---------- MATERIAL FOR THE TASK

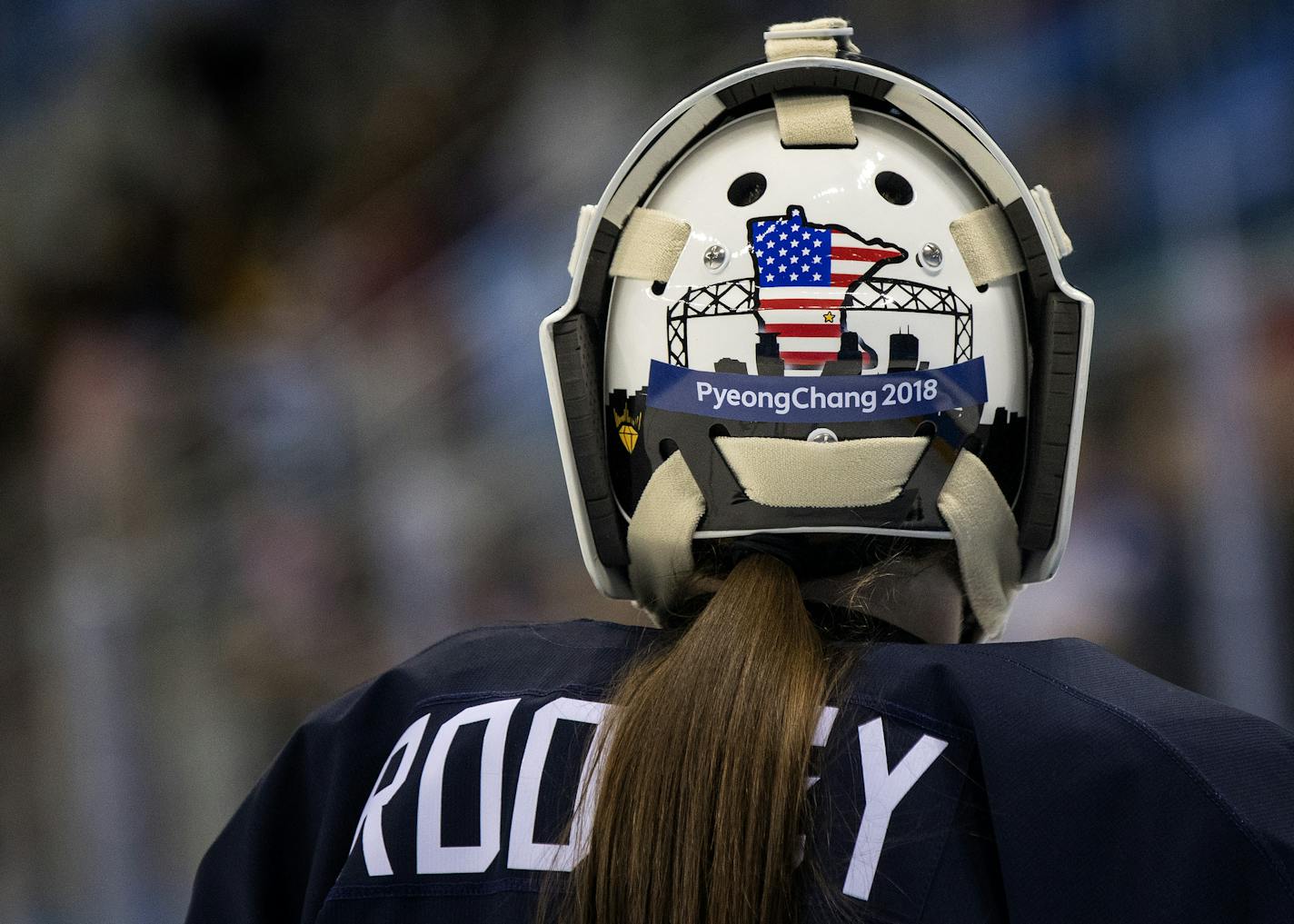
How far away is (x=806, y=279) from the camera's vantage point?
1.06 m

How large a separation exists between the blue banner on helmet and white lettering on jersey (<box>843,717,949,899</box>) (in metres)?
0.28

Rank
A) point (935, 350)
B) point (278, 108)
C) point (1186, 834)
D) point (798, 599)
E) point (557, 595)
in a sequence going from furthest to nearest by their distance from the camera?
1. point (278, 108)
2. point (557, 595)
3. point (935, 350)
4. point (798, 599)
5. point (1186, 834)

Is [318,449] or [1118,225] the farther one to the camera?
[318,449]

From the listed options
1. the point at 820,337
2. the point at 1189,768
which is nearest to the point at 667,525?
the point at 820,337

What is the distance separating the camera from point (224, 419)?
402cm

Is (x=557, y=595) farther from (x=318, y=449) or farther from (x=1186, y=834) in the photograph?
(x=1186, y=834)

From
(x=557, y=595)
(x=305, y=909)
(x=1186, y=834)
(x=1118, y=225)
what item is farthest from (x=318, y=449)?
(x=1186, y=834)

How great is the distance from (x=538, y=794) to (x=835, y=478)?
1.11 feet

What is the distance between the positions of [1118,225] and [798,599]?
2902mm

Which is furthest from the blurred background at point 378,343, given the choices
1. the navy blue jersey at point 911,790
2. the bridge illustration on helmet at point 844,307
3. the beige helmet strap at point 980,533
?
the navy blue jersey at point 911,790

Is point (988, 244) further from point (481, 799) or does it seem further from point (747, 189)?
point (481, 799)

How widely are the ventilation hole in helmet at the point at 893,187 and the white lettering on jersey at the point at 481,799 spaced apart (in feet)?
1.73

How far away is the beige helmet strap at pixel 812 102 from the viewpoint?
112cm

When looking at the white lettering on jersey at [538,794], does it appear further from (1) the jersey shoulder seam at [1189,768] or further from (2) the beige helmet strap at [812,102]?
(2) the beige helmet strap at [812,102]
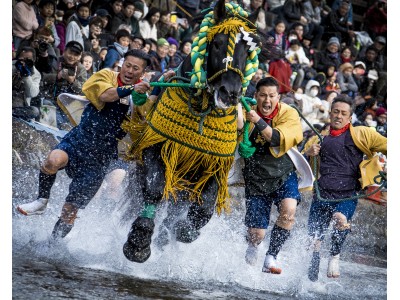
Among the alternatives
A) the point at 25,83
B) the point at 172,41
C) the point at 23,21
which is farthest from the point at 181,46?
the point at 25,83

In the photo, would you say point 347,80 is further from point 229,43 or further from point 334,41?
point 229,43

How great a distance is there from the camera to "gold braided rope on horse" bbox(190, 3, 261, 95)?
5.91 meters

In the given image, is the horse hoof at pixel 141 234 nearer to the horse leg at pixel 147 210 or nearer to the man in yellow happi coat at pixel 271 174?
the horse leg at pixel 147 210

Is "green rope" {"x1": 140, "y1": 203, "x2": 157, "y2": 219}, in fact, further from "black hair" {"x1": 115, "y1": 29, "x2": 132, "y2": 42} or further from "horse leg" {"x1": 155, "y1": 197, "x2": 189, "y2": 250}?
"black hair" {"x1": 115, "y1": 29, "x2": 132, "y2": 42}

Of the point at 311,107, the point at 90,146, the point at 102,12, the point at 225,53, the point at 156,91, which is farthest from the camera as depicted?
the point at 311,107

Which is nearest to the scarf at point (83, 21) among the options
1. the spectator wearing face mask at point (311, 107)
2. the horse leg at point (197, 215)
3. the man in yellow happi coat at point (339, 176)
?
the spectator wearing face mask at point (311, 107)

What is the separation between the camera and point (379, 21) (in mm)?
18422

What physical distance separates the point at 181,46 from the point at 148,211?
689 cm

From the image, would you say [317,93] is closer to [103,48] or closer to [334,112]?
[103,48]

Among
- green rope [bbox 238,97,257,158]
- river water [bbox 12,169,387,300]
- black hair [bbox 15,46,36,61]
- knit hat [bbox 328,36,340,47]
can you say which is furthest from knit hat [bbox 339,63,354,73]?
green rope [bbox 238,97,257,158]

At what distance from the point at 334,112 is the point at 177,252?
6.92 ft

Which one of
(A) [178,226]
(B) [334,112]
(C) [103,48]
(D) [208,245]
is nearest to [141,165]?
(A) [178,226]

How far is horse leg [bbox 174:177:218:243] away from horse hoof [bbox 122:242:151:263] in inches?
18.4

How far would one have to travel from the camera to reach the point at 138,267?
21.5 ft
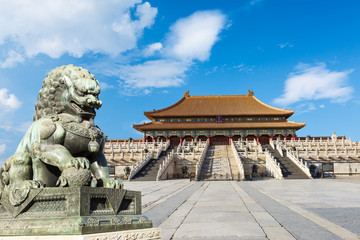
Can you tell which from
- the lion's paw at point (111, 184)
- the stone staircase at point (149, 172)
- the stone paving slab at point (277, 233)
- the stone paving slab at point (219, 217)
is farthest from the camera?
the stone staircase at point (149, 172)

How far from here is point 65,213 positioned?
8.51ft

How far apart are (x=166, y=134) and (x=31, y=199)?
43.9 m

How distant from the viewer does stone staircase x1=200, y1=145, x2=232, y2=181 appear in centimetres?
2323

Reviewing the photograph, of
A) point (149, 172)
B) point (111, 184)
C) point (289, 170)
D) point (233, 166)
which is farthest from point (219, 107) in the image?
point (111, 184)

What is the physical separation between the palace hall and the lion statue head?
4229 centimetres

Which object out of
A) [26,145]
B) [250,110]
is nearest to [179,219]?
[26,145]

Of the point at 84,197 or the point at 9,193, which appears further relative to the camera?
the point at 9,193

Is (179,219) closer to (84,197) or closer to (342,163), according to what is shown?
(84,197)

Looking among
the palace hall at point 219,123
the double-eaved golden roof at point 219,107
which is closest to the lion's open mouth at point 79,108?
the palace hall at point 219,123

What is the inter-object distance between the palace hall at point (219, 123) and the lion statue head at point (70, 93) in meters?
42.3

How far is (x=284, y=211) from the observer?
267 inches

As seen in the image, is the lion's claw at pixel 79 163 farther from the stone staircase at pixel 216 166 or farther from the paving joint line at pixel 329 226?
the stone staircase at pixel 216 166

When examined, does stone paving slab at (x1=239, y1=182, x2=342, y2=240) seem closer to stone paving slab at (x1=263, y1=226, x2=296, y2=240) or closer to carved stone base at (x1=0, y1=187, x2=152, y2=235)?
stone paving slab at (x1=263, y1=226, x2=296, y2=240)

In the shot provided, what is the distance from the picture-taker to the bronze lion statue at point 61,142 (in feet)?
9.21
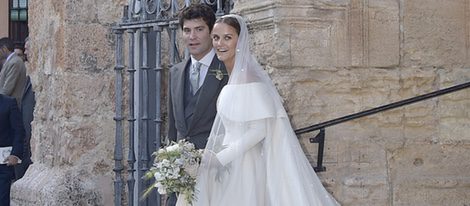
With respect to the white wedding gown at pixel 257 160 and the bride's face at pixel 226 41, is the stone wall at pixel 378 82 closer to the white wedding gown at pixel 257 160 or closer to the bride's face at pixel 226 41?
the bride's face at pixel 226 41

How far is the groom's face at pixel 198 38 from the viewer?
579 cm

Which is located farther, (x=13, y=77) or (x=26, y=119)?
(x=13, y=77)

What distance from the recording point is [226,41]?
17.6 feet

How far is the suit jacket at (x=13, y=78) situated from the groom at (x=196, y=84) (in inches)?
181

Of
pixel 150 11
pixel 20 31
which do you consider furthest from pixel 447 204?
pixel 20 31

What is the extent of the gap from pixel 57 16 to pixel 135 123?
3.89ft

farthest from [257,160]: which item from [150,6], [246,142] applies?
[150,6]

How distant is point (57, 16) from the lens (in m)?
8.04

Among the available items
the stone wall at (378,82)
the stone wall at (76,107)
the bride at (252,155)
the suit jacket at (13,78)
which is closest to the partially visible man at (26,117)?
the suit jacket at (13,78)

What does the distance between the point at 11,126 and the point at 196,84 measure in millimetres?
3691

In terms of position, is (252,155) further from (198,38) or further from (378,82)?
(378,82)

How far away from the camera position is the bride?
17.0 feet

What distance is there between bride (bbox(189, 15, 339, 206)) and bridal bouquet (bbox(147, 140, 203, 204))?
0.26 feet

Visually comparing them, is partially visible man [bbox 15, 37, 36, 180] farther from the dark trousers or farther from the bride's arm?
the bride's arm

--------------------

> **WHAT NEEDS TO BE DONE**:
Retype each entry precisely. Skip images entirely.

> **RESULT BELOW**:
How far away is (x=806, y=279) from the camera's vantage point?
1.06 m

How large a separation exists between the blue banner on helmet and white lettering on jersey (<box>843,717,949,899</box>) (in metres)?
0.28

Rank
A) point (935, 350)
B) point (278, 108)
C) point (1186, 834)
D) point (798, 599)
E) point (557, 595)
in a sequence going from furthest to nearest by their distance from the camera?
1. point (278, 108)
2. point (557, 595)
3. point (935, 350)
4. point (798, 599)
5. point (1186, 834)

Is [318,449] or [1118,225] the farther one to the camera?
[318,449]

From the listed options
1. the point at 820,337
2. the point at 1189,768
which is nearest to the point at 667,525?
the point at 820,337

What is the distance separating the camera from point (224, 419)?
402cm

Is (x=557, y=595) farther from (x=318, y=449) or farther from (x=1186, y=834) in the photograph?
(x=1186, y=834)

From
(x=557, y=595)
(x=305, y=909)
(x=1186, y=834)
(x=1118, y=225)
what item is farthest from (x=318, y=449)?
(x=1186, y=834)

How great is the distance from (x=538, y=794) to (x=835, y=478)?
1.11 feet

What is the distance between the positions of [1118,225] and [798,599]?
2902mm

Which is furthest from the blurred background at point 378,343, given the choices
1. the navy blue jersey at point 911,790
2. the bridge illustration on helmet at point 844,307
3. the beige helmet strap at point 980,533
?
the navy blue jersey at point 911,790

Is point (988, 244) further from point (481, 799) or does it seem further from point (747, 189)?
point (481, 799)

How widely are the ventilation hole in helmet at the point at 893,187 and the white lettering on jersey at the point at 481,799 spaced apart (in feet)?
1.73

How far away is the beige helmet strap at pixel 812 102 from the viewpoint?
112cm

When looking at the white lettering on jersey at [538,794], does it appear further from (1) the jersey shoulder seam at [1189,768] or further from (2) the beige helmet strap at [812,102]?
(2) the beige helmet strap at [812,102]
Among the alternatives
A) the point at 25,83
B) the point at 172,41
C) the point at 23,21
which is farthest from the point at 181,46?
the point at 25,83

In the photo, would you say point 347,80 is further from point 229,43 or further from point 334,41?
point 229,43

How great a distance is there from the camera to "gold braided rope on horse" bbox(190, 3, 261, 95)?
5.91 meters

In the given image, is the horse hoof at pixel 141 234 nearer to the horse leg at pixel 147 210 or nearer to the man in yellow happi coat at pixel 271 174?
the horse leg at pixel 147 210

Is "green rope" {"x1": 140, "y1": 203, "x2": 157, "y2": 219}, in fact, further from "black hair" {"x1": 115, "y1": 29, "x2": 132, "y2": 42} or further from "horse leg" {"x1": 155, "y1": 197, "x2": 189, "y2": 250}?
"black hair" {"x1": 115, "y1": 29, "x2": 132, "y2": 42}

Of the point at 311,107, the point at 90,146, the point at 102,12, the point at 225,53, the point at 156,91, which is farthest from the camera as depicted?
the point at 311,107

Which is nearest to the scarf at point (83, 21) among the options
1. the spectator wearing face mask at point (311, 107)
2. the horse leg at point (197, 215)
3. the man in yellow happi coat at point (339, 176)
?
the spectator wearing face mask at point (311, 107)

What is the separation between the camera and point (379, 21) (in mm)?
18422

What physical distance separates the point at 181,46 from the point at 148,211?
689 cm

From the image, would you say [317,93] is closer to [103,48] or closer to [334,112]?
[103,48]

Among
- green rope [bbox 238,97,257,158]
- river water [bbox 12,169,387,300]
- black hair [bbox 15,46,36,61]
- knit hat [bbox 328,36,340,47]
can you say which is furthest from knit hat [bbox 339,63,354,73]?
green rope [bbox 238,97,257,158]

At what distance from the point at 334,112 is the point at 177,252?
6.92 ft

Which one of
(A) [178,226]
(B) [334,112]
(C) [103,48]
(D) [208,245]
is nearest to [141,165]?
(A) [178,226]

How far is horse leg [bbox 174:177:218:243] away from horse hoof [bbox 122:242:151:263] in inches?
18.4

How far would one have to travel from the camera to reach the point at 138,267?
21.5 ft
Can you tell which from
- the lion's paw at point (111, 184)
- the stone staircase at point (149, 172)
- the stone paving slab at point (277, 233)
- the stone paving slab at point (219, 217)
is farthest from the camera?
the stone staircase at point (149, 172)

How far from here is point 65,213 positioned?
8.51ft

How far apart are (x=166, y=134) and (x=31, y=199)?
43.9 m

How distant from the viewer does stone staircase x1=200, y1=145, x2=232, y2=181 appear in centimetres?
2323

Reviewing the photograph, of
A) point (149, 172)
B) point (111, 184)
C) point (289, 170)
D) point (233, 166)
which is farthest from point (219, 107) in the image?
point (111, 184)

What is the physical separation between the palace hall and the lion statue head?
4229 centimetres

Which object out of
A) [26,145]
B) [250,110]
is nearest to [179,219]?
[26,145]

Of the point at 84,197 or the point at 9,193, which appears further relative to the camera?
the point at 9,193

Is (179,219) closer to (84,197) or closer to (342,163), according to what is shown?
(84,197)

Looking among
the palace hall at point 219,123
the double-eaved golden roof at point 219,107
which is closest to the lion's open mouth at point 79,108?
the palace hall at point 219,123

What is the inter-object distance between the palace hall at point (219, 123) and the lion statue head at point (70, 93) in meters?
42.3

How far is (x=284, y=211) from the observer?
267 inches

As seen in the image, is the lion's claw at pixel 79 163 farther from the stone staircase at pixel 216 166 or farther from the paving joint line at pixel 329 226?
the stone staircase at pixel 216 166

When examined, does stone paving slab at (x1=239, y1=182, x2=342, y2=240) seem closer to stone paving slab at (x1=263, y1=226, x2=296, y2=240) or closer to carved stone base at (x1=0, y1=187, x2=152, y2=235)?
stone paving slab at (x1=263, y1=226, x2=296, y2=240)

In the shot provided, what is the distance from the picture-taker to the bronze lion statue at point 61,142 (in feet)?
9.21
With respect to the white wedding gown at pixel 257 160 and the bride's face at pixel 226 41, is the stone wall at pixel 378 82 closer to the white wedding gown at pixel 257 160 or closer to the bride's face at pixel 226 41?
the bride's face at pixel 226 41

How far is the groom's face at pixel 198 38 from the viewer?
579 cm

Which is located farther, (x=13, y=77) or (x=26, y=119)?
(x=13, y=77)

What distance from the recording point is [226,41]?
17.6 feet

How far is the suit jacket at (x=13, y=78) situated from the groom at (x=196, y=84) (in inches)?
181

Of
pixel 150 11
pixel 20 31
which do you consider furthest from pixel 447 204?
pixel 20 31

What is the extent of the gap from pixel 57 16 to pixel 135 123?
3.89ft

farthest from [257,160]: which item from [150,6], [246,142] applies?
[150,6]

How distant is point (57, 16) from the lens (in m)?
8.04

Among the available items
the stone wall at (378,82)
the stone wall at (76,107)
the bride at (252,155)
the suit jacket at (13,78)
which is closest to the partially visible man at (26,117)?
the suit jacket at (13,78)

What does the distance between the point at 11,126 and the point at 196,84 measure in millimetres?
3691

In terms of position, is (252,155) further from (198,38) or further from (378,82)?
(378,82)

How far away from the camera position is the bride?
17.0 feet

What distance is there between bride (bbox(189, 15, 339, 206)) and bridal bouquet (bbox(147, 140, 203, 204))?
0.26 feet

Visually comparing them, is partially visible man [bbox 15, 37, 36, 180] farther from the dark trousers or farther from the bride's arm?
the bride's arm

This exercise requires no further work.